Spatial reasoning records
──────────
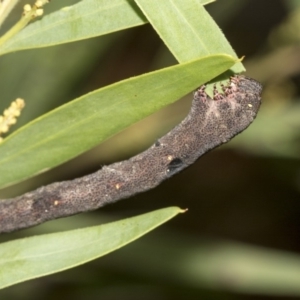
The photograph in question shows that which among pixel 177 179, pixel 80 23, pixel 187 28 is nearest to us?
pixel 187 28

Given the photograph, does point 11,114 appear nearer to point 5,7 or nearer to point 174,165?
point 5,7

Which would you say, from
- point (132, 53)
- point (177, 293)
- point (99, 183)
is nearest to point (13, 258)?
point (99, 183)

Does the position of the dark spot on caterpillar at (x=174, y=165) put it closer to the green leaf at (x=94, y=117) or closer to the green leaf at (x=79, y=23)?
the green leaf at (x=94, y=117)

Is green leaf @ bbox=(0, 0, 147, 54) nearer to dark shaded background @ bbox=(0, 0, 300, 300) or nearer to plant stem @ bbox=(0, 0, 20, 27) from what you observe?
plant stem @ bbox=(0, 0, 20, 27)

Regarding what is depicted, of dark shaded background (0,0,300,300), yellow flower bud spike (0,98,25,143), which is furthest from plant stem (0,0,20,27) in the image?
dark shaded background (0,0,300,300)

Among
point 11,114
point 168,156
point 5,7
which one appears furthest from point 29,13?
point 168,156

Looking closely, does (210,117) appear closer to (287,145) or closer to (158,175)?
(158,175)
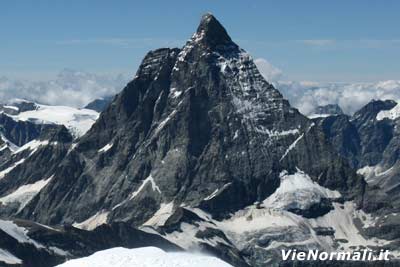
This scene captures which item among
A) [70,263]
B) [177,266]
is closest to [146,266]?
[177,266]

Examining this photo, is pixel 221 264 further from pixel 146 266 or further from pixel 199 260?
Answer: pixel 146 266

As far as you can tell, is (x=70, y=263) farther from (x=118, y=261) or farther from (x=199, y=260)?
(x=199, y=260)

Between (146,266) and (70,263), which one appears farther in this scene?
(70,263)

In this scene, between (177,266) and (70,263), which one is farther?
(70,263)

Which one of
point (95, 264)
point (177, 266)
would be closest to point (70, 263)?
point (95, 264)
──────────
Work to be completed -
Copy every line of the material above word for word, but leave out the pictures.

Written solution -
The photograph in question shows that which among pixel 177 179, pixel 80 23, pixel 187 28 is nearest to us?
pixel 187 28

Given the photograph, does point 11,114 appear nearer to point 5,7 or nearer to point 174,165?
point 5,7

Which would you say, from
- point (132, 53)
- point (177, 293)
- point (99, 183)
is nearest to point (13, 258)?
point (99, 183)

Does the position of the dark spot on caterpillar at (x=174, y=165) put it closer to the green leaf at (x=94, y=117) or closer to the green leaf at (x=79, y=23)?
the green leaf at (x=94, y=117)

Is green leaf @ bbox=(0, 0, 147, 54) nearer to dark shaded background @ bbox=(0, 0, 300, 300) or nearer to plant stem @ bbox=(0, 0, 20, 27) from what you observe?
plant stem @ bbox=(0, 0, 20, 27)

Regarding what is depicted, of dark shaded background (0,0,300,300), yellow flower bud spike (0,98,25,143), which is furthest from plant stem (0,0,20,27) in the image?
dark shaded background (0,0,300,300)

Among
point 11,114
point 168,156
point 5,7
which one appears furthest from point 29,13?
point 168,156

Looking closely, does (210,117) appear closer to (287,145) or closer to (158,175)?
(158,175)
This scene captures which item among
A) [70,263]
B) [177,266]
is closest to [146,266]?
[177,266]

Examining this photo, is pixel 221 264 further from pixel 146 266 or further from pixel 199 260?
Answer: pixel 146 266

As far as you can tell, is (x=70, y=263) farther from (x=118, y=261) or farther from (x=199, y=260)?
(x=199, y=260)

Between (146,266) and (70,263), which one appears farther in this scene?
(70,263)

In this scene, between (177,266) and (70,263), which one is farther?
(70,263)

Which one of
point (95, 264)
point (177, 266)
would be closest to point (70, 263)?
point (95, 264)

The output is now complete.